The new test corpus consists of three raw name lists: the Haj Qurrah for 2012 (which by law only includes Muslim names, and should be fairly representative of those, as argued earlier), the undergraduate admissions list of Lucknow University under SC quota (which by law excludes Muslims, but has a bias towards lower economic strate of non-Muslims as well towards the young), and finally the names of all MLAs since independence (both Muslim and non-Muslim, and arguably with a bias towards higher economic strata as well as older people). The former two lists provide names and father names, the latter has name and gender. In the overall corpus, the ratio of Muslims to non Muslims is roughly 50:50 (since the Qurrah is fairly extensive); the following figures weighed the corpus to reflect the religious demographic of UP (which does not affect sensitivity and specificity, but renders predictive values more meaningful).

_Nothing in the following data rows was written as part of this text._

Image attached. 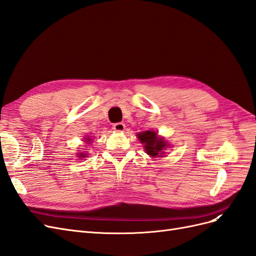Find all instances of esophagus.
<instances>
[{"label":"esophagus","instance_id":"34e87169","mask_svg":"<svg viewBox=\"0 0 256 256\" xmlns=\"http://www.w3.org/2000/svg\"><path fill=\"white\" fill-rule=\"evenodd\" d=\"M125 128L126 126L124 122H116L113 125V130L116 131V132H122V131L125 130Z\"/></svg>","mask_w":256,"mask_h":256}]
</instances>
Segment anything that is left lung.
Returning <instances> with one entry per match:
<instances>
[{
    "label": "left lung",
    "instance_id": "left-lung-1",
    "mask_svg": "<svg viewBox=\"0 0 256 256\" xmlns=\"http://www.w3.org/2000/svg\"><path fill=\"white\" fill-rule=\"evenodd\" d=\"M138 140L142 144H144L145 152L150 154V157H164V150L168 146V142L164 140V138L158 136L156 131L146 130L143 132L136 134Z\"/></svg>",
    "mask_w": 256,
    "mask_h": 256
}]
</instances>
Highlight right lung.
I'll use <instances>...</instances> for the list:
<instances>
[{
  "label": "right lung",
  "instance_id": "right-lung-1",
  "mask_svg": "<svg viewBox=\"0 0 256 256\" xmlns=\"http://www.w3.org/2000/svg\"><path fill=\"white\" fill-rule=\"evenodd\" d=\"M85 141H86V143L88 144L92 140H90V138H85ZM78 156H79V158H84V157H88L86 156V154H84V152H79L78 154Z\"/></svg>",
  "mask_w": 256,
  "mask_h": 256
}]
</instances>
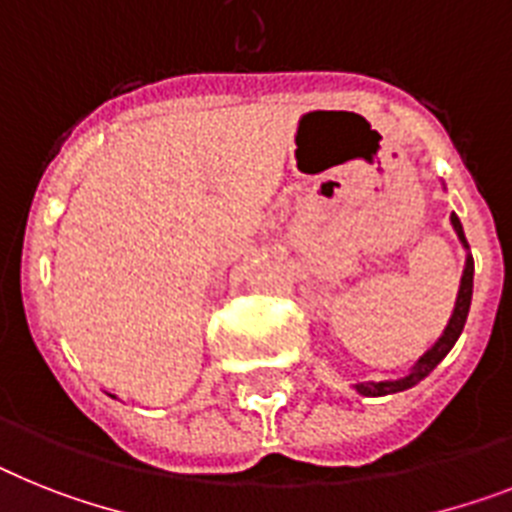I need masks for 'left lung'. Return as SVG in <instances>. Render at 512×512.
I'll return each instance as SVG.
<instances>
[{"label":"left lung","mask_w":512,"mask_h":512,"mask_svg":"<svg viewBox=\"0 0 512 512\" xmlns=\"http://www.w3.org/2000/svg\"><path fill=\"white\" fill-rule=\"evenodd\" d=\"M450 219H453V227H455V232H458V238L463 240V246L468 248L460 219L455 217V214ZM471 293H474V259L468 256L466 269H463V280H460V293H458V301H455L453 319H450V324H447L445 335L434 342V348L429 350V353H424V356L418 358V363L413 366V371L408 374V377L395 379V382H363V384H358L356 390L361 392V395H366V398H377V395H390V392L408 390V387L418 384L424 377H429V371H432L434 366H437V363L442 361L447 353H450V348L455 345V340L460 337V332H463V324H466L468 308H471Z\"/></svg>","instance_id":"8db88e82"}]
</instances>
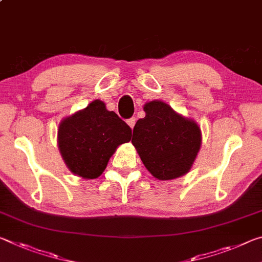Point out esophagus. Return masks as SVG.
<instances>
[{"label":"esophagus","mask_w":262,"mask_h":262,"mask_svg":"<svg viewBox=\"0 0 262 262\" xmlns=\"http://www.w3.org/2000/svg\"><path fill=\"white\" fill-rule=\"evenodd\" d=\"M135 122H136V119L135 118H130V119H128V120H127L128 126H129L130 128H134Z\"/></svg>","instance_id":"34e87169"}]
</instances>
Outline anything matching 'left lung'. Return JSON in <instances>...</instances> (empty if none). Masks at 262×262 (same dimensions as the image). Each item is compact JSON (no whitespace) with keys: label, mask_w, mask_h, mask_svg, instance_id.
Listing matches in <instances>:
<instances>
[{"label":"left lung","mask_w":262,"mask_h":262,"mask_svg":"<svg viewBox=\"0 0 262 262\" xmlns=\"http://www.w3.org/2000/svg\"><path fill=\"white\" fill-rule=\"evenodd\" d=\"M144 111L145 117L135 123L132 139L144 166L159 180L187 173L200 150V128L163 101H150Z\"/></svg>","instance_id":"obj_1"}]
</instances>
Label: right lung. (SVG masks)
Segmentation results:
<instances>
[{"label":"right lung","mask_w":262,"mask_h":262,"mask_svg":"<svg viewBox=\"0 0 262 262\" xmlns=\"http://www.w3.org/2000/svg\"><path fill=\"white\" fill-rule=\"evenodd\" d=\"M130 139L132 128L98 99L64 119L57 134L68 168L84 179L98 178L115 149Z\"/></svg>","instance_id":"1"}]
</instances>
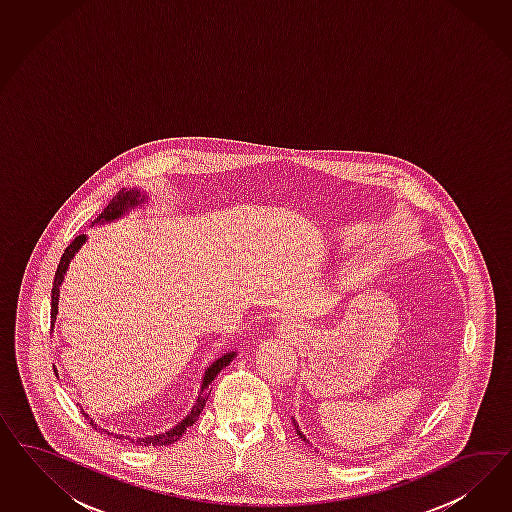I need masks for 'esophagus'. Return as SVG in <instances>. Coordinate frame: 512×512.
I'll use <instances>...</instances> for the list:
<instances>
[{
  "label": "esophagus",
  "mask_w": 512,
  "mask_h": 512,
  "mask_svg": "<svg viewBox=\"0 0 512 512\" xmlns=\"http://www.w3.org/2000/svg\"><path fill=\"white\" fill-rule=\"evenodd\" d=\"M304 330V326L300 325L298 321H293V319H287V321H283L281 325H279V332H281V336H285V338H293L296 334H300Z\"/></svg>",
  "instance_id": "obj_1"
}]
</instances>
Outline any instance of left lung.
I'll use <instances>...</instances> for the list:
<instances>
[{"instance_id":"8db88e82","label":"left lung","mask_w":512,"mask_h":512,"mask_svg":"<svg viewBox=\"0 0 512 512\" xmlns=\"http://www.w3.org/2000/svg\"><path fill=\"white\" fill-rule=\"evenodd\" d=\"M295 430H296V434L300 435V439H302V441H306V435L302 434V432H300V430H298V424H296V422H295Z\"/></svg>"}]
</instances>
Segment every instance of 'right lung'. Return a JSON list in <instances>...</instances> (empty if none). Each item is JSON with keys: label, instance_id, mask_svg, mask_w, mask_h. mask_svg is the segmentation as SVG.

Accepting this test corpus as a gold standard, the algorithm demonstrates a sensitivity (rate of "true" Muslims identified as Muslims) of 96%, specificity (rate of "true" non-Muslims identified as non-Muslims) of 99%, positive predictive value (rate of "true" Muslims among all those identified as Muslims) of 95% and negative predictive value (rate of "true" non-Muslims among all those identified as non-Muslims) of 99%. This is up 1% in sensitivity but down 3% in PPV compared to the original test corpus (i.e. without the MLA names). Around 5% of names could not be matched (since they were in latin transliteration, I did not use the additional n-gram module, which would likely reduce missings). In light of these impressive figures, thresholds (which the algorithm allows, based on its certainty index) did not improve the result much: with a threshold of 10, for instance, coverage shrank by 1/3 with only marginal improvements in accuracy.

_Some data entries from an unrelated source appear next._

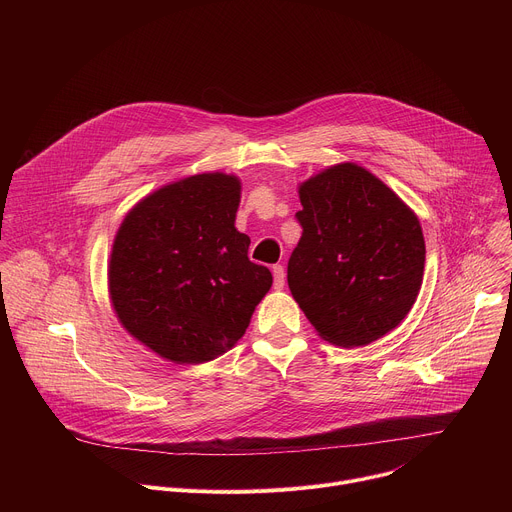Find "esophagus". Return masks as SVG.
<instances>
[{"instance_id":"obj_1","label":"esophagus","mask_w":512,"mask_h":512,"mask_svg":"<svg viewBox=\"0 0 512 512\" xmlns=\"http://www.w3.org/2000/svg\"><path fill=\"white\" fill-rule=\"evenodd\" d=\"M273 287L275 289H283V285H285V271H283V267L281 265H273Z\"/></svg>"}]
</instances>
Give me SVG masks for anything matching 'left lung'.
<instances>
[{
	"label": "left lung",
	"instance_id": "1",
	"mask_svg": "<svg viewBox=\"0 0 512 512\" xmlns=\"http://www.w3.org/2000/svg\"><path fill=\"white\" fill-rule=\"evenodd\" d=\"M302 239L287 263L291 296L320 336L364 346L409 314L423 281L417 216L379 178L338 164L300 186Z\"/></svg>",
	"mask_w": 512,
	"mask_h": 512
}]
</instances>
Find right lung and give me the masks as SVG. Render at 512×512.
<instances>
[{
  "mask_svg": "<svg viewBox=\"0 0 512 512\" xmlns=\"http://www.w3.org/2000/svg\"><path fill=\"white\" fill-rule=\"evenodd\" d=\"M241 184L198 174L143 198L113 243L109 291L117 318L145 346L198 364L231 348L273 277L235 229Z\"/></svg>",
  "mask_w": 512,
  "mask_h": 512,
  "instance_id": "1",
  "label": "right lung"
}]
</instances>
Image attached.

Finally a gimmick: Gilles also gave me data for MP, Chhatisgarh and Rajasthan. Both MP and Rajasthan had less than 50 Muslim MLAs each, though, and Chhatisgarh only 15, which really makes accuracy calculations a bit of a hit-and-miss game. With this caveat in mind, sensitivity was 83%, specificity 99%, PPV 97% and NPV 94% in MP (adjusted for population shares - unadjusted figures have a much worse PPV owing to the small n). In Rajasthan, sensitivity stands at 79%, specificity at 97%, PPV at 93% and NPV at 89%. Chhatisgarh has had too few Muslim MLAs to make these measurements meaningful. Does that tell us that UP works best, then? I think this would be premature - what it tells us above all is that the fewer names to play with, the higher the risk...